= Johann Sudholz =

Pioneer German colonist and Australian politician (1821–1903)

Johann Wilhelm Albrecht Sudholz (17 May 1821 – 7 November 1903), known as Albert, was a pioneer German colonist in the colony of South Australia. He was a sheep farmer and later a politician. He was a member of the South Australian House of Assembly from February to May 1875, representing the electorate of Murray.

==Early life==
Johann Wilhelm Albrecht Sudholz was born on 17 May 1821 at Kirchdorf, Kingdom of Hanover (today Lower Saxony) in northwestern Germany.

==Career==
Sudholz arrived at Port Adelaide in 1846 on the Heerjheebhoy Rustomjee Patel. He settled at Gilles Plains, where he became a successful farmer. He was one of the founders of the Bethlehem Lutheran Church in Flinders Street, Adelaide, was a member of the Church Council of the Australian Synod for many years, and was described upon his death as one of the "most prominent and whole-hearted members" of the Lutheran Church in Australia.

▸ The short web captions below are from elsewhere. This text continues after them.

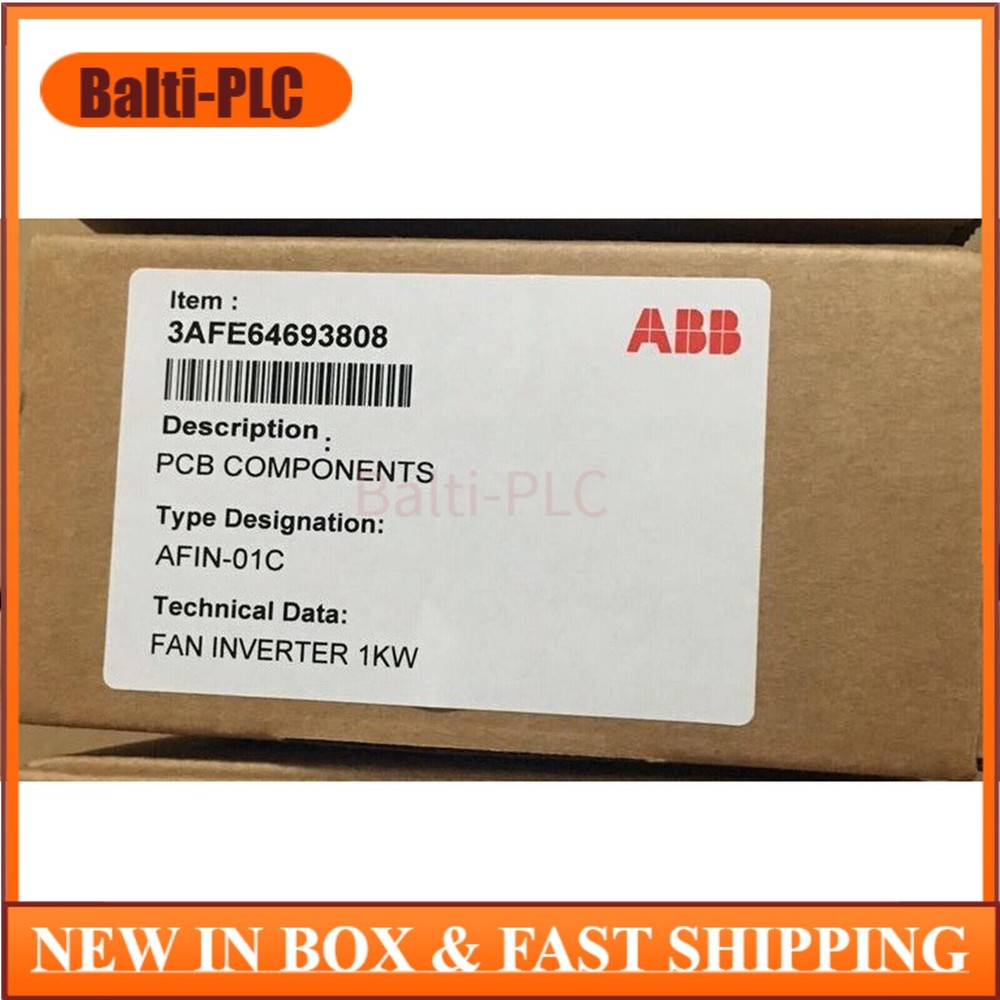 one new ABB AFIN-01C inverter accessories Motherboard Fast shipping US Free TAX
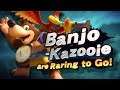 Super Smash Bros. Ultimate - Banjo & Kazooie Reaction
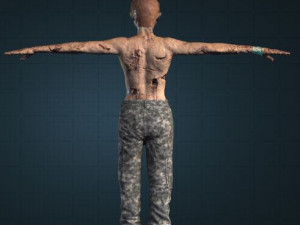 human-janatan 3D 模型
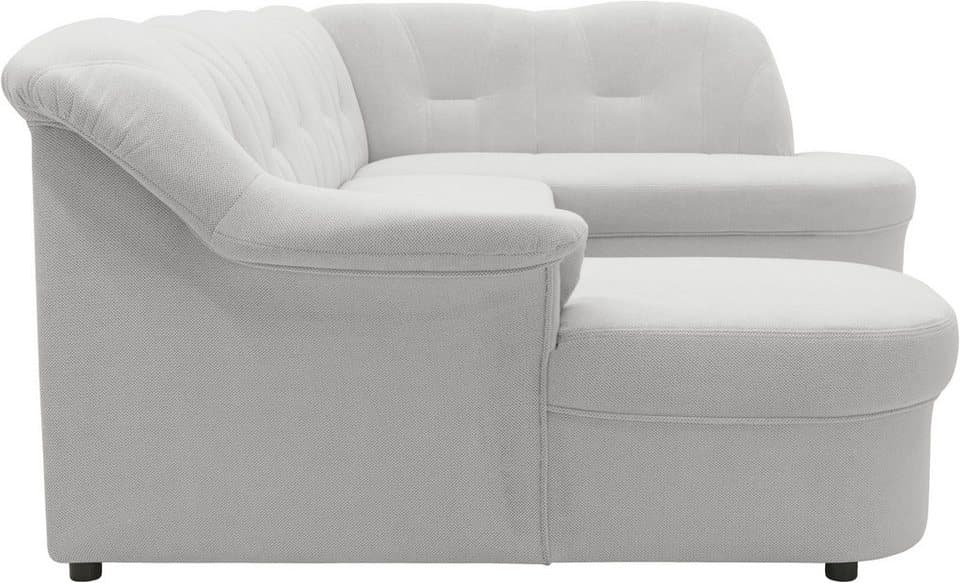 DOMO collection Wohnlandschaft FLORES 293x180x86 cm, hochwertig, komfortabel, U-Form, 3 Teile, wahlw. mit Bettfunktion, wahlw. mit Federkern, Unser Dauertiefpreis - Thumbnail 7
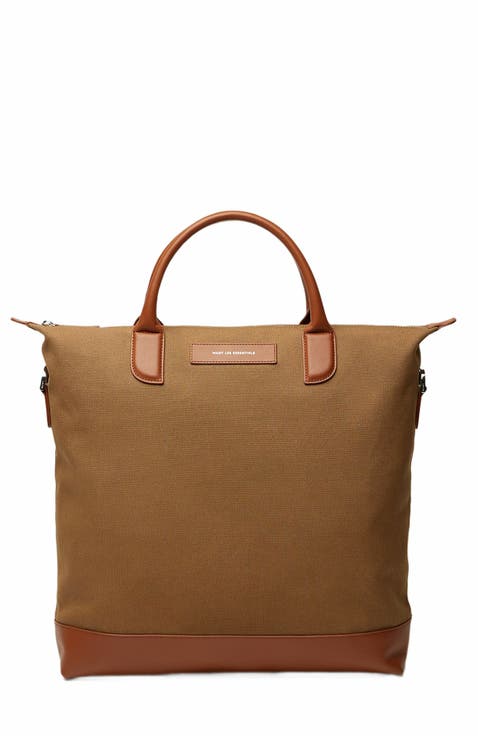 O'Hare Organic Cotton Canvas Tote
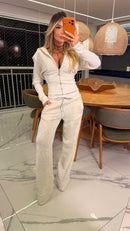 Conjunto Moletom Corset Isabella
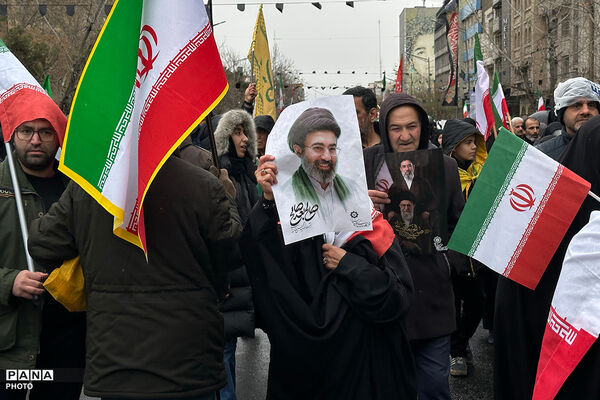 راهپیمایی روز قدس در تهران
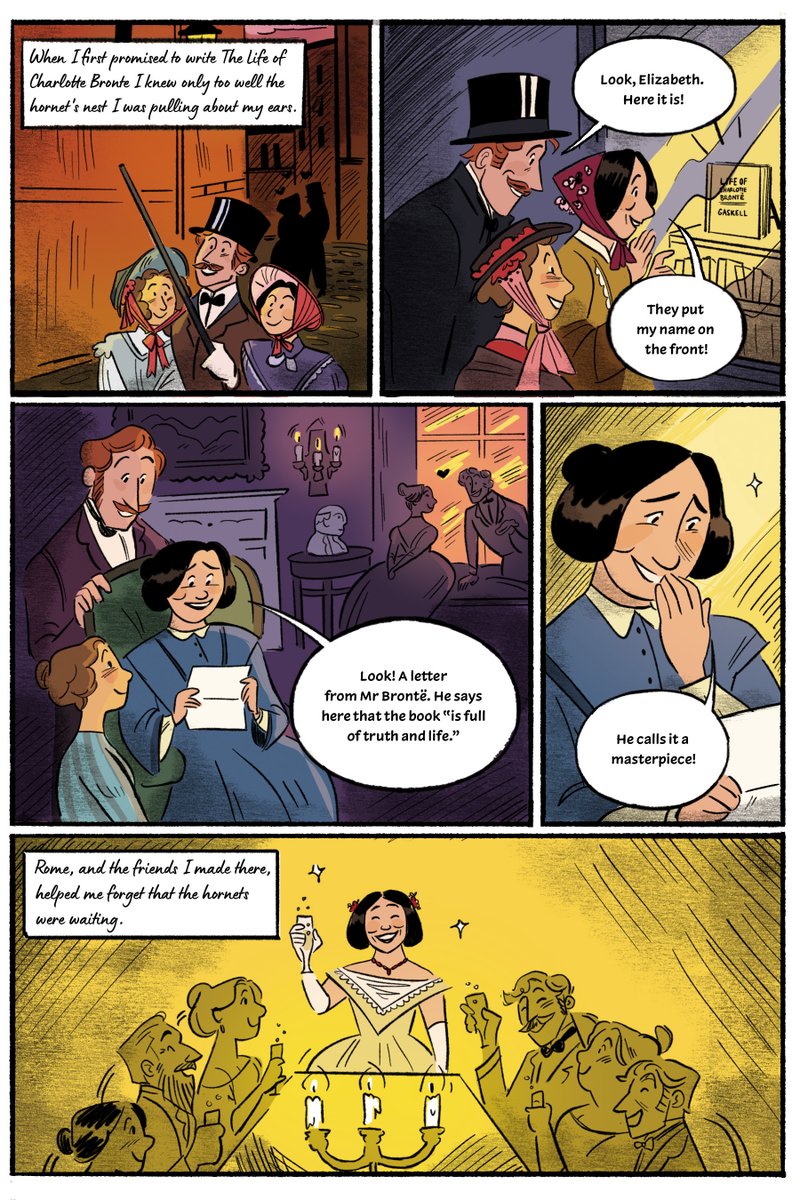 Ooh it's #PortfolioDay ! 

I'm Kaley Bales, an illustrator and comic-er who loves storytelling and historic costumes. Currently available for commissions and freelance work ! 

✨https://t.co/eDyujxUEOt
✨kaley.bales@gmail.com 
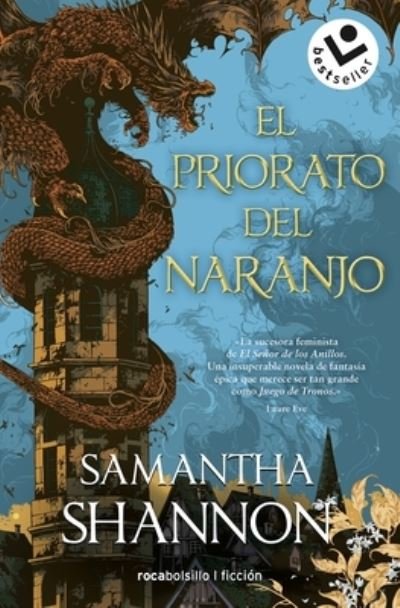 Cover for Samantha Shannon · El Priorato del Naranjo (Paperback Bog) (2021)
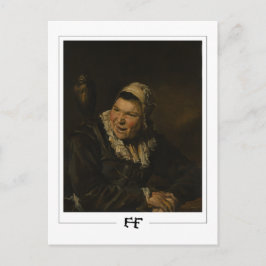 Frans Hals #282 - Cartão Postal de Arte Fina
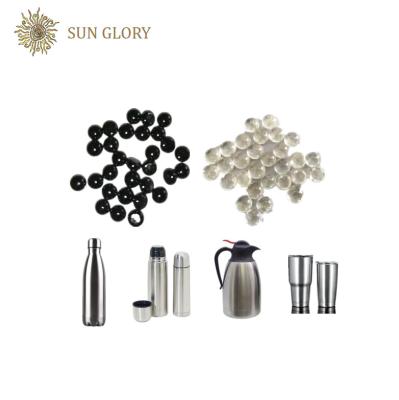 China Stainless Steel Vacuum Flask Welding Glass Vacuum Welding Consumables For Making Tumbler Cup Thermos Vacuum Flask Production for sale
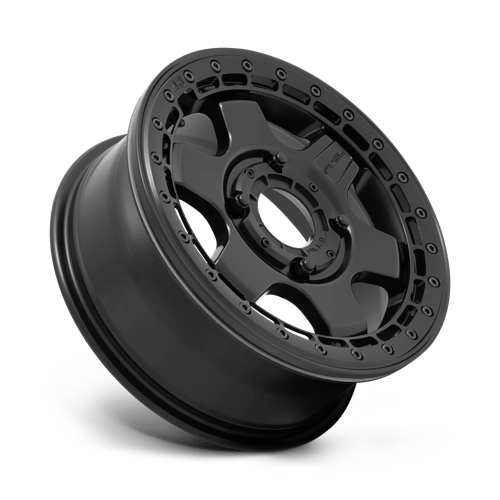 D922 15X6 4X137 MT-BLK BLK-RING 38MM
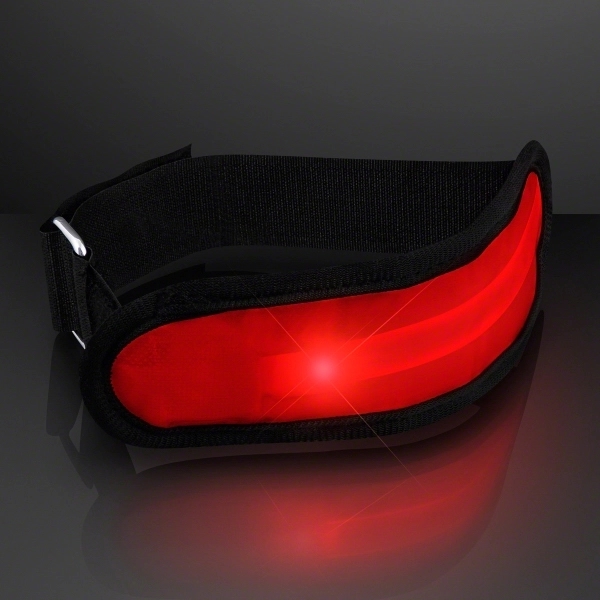 Light up LED armband for night safety 5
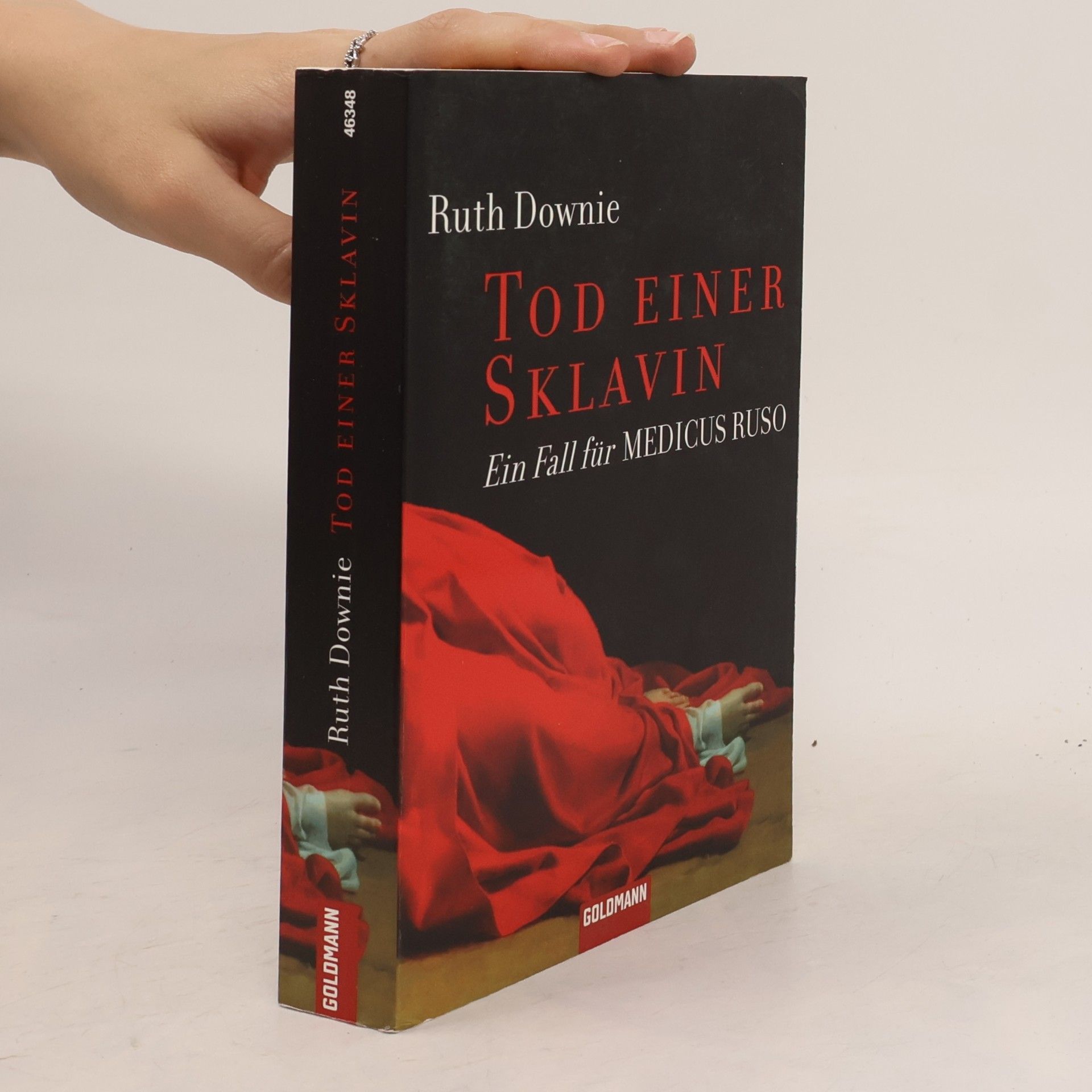 Ruth Downie Tod einer Sklavin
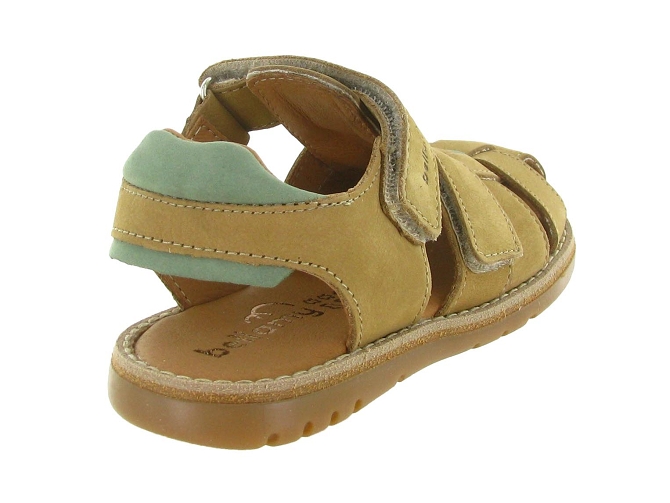 sandales et nu pieds -  - junior garcon - Nubuck - Beige - Bellamy5904401_5
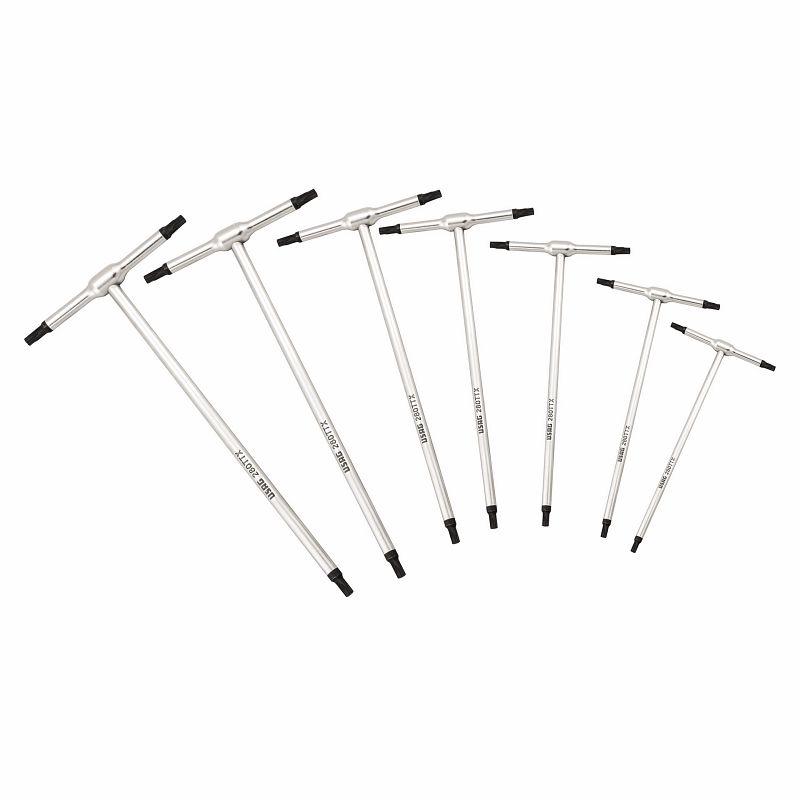 Serie di 7 chiavi per viti con impronta TORX® 280 TTX/SE7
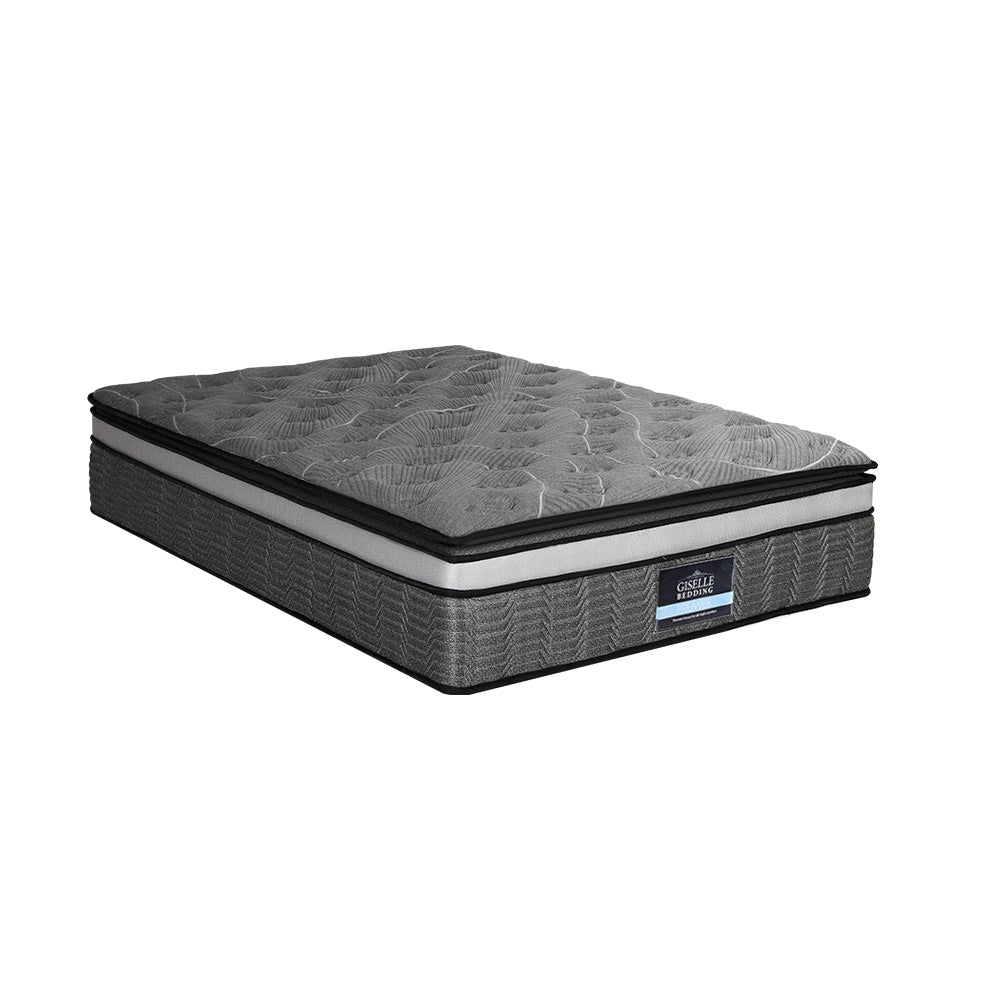 Camille Series Pocket Spring Mattress - 34cm Thick King Size Bed Mattress for Ultimate Comfort & Support | Perfect for Master Bedroom, Guest Room & Luxury Hotels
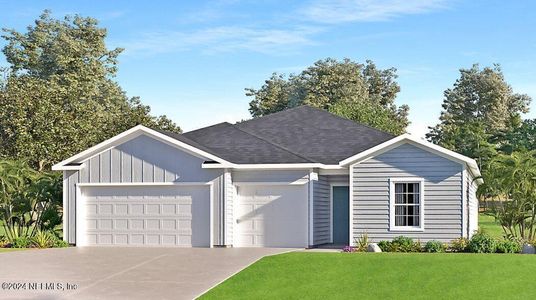 New construction Single-Family house 2943 Granary Park Avenue, Green Cove Springs, FL 32043 TIVOLI II- photo 0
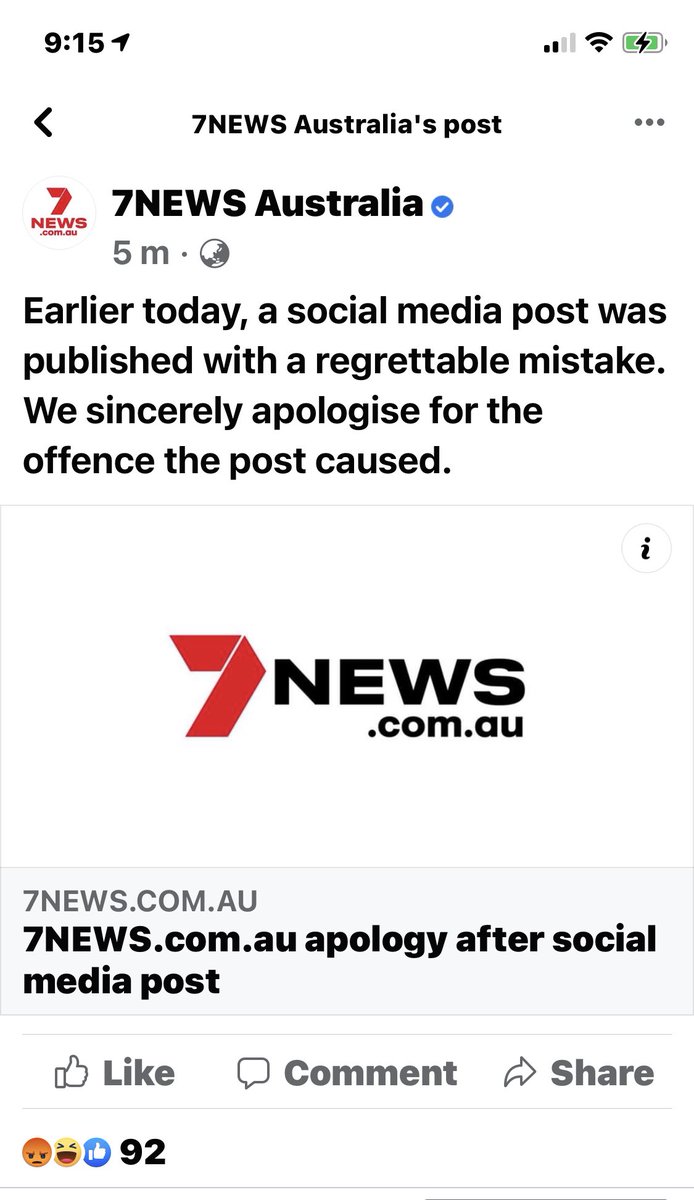outbacknt's tweet image. This is Fucking weak as piss!!! What are you actually apologising for!!! #7NewsAustralia #racist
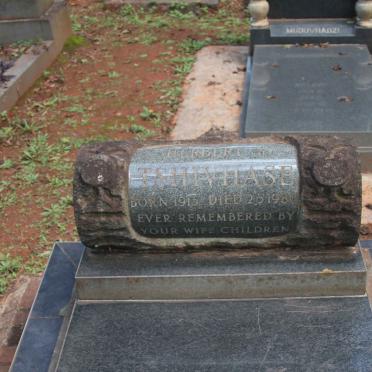 TSHIVASE Herbert M. 1915-1980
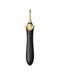 Zalo Bess 2.0 Clitoral Heating Vibrator with Attachments  - Black single vibe 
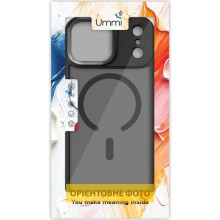 Чехол Ummi Ultimate with MagSafe для Apple iPhone 16 Pro (6.3") – Черный
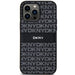 Кейс DKNY Leather Mono Stripe & Metal Logo за iPhone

Sudholz was elected to the House of Assembly at the 1875 election, but was unseated by the Committee of Disputed Returns and disqualified from that term of parliament on 22 May for bribery and corruption, when it was found that his agents had run up a bill at the Angaston Hotel contrary to electoral law. He denied responsibility and stated that he had only paid the bill to avoid scandal, but the committee unanimously found against him. The decision was the subject of considerable local protest.

He later contested the 1893 election in the seat of Yatala, but was unsuccessful.

==Personal life ==
Sudholz was known as "Albert". In 1849 he married Catherine Gehlke, who was 21. They had 11 children.

==Death and legacy==
Sudholz died on 7 November 1903 and was buried at Walkerville Wesleyan Cemetery in Walkerville, where the largest monument in the cemetery is mounted above his grave.

His wife and eight children survived him; seven of these were women who changed their surnames upon marriage, and a son, cited as "G. W. Sudholz, of Sydney" in a newspaper obituary in 1903. Georg Wilhelm Sudholz married Dorothea Isabella Ellenora von Bertouch, of Denmark, known as "Princess" Dora von Bertouch, who died in 1901 and was buried in the same plot as Johann (Albert) Sudholz.

Sudholz Road, which forms the eastern boundary of Gilles Plains, and Sudholz Place, in Flinders Street, Adelaide, were named in his honour.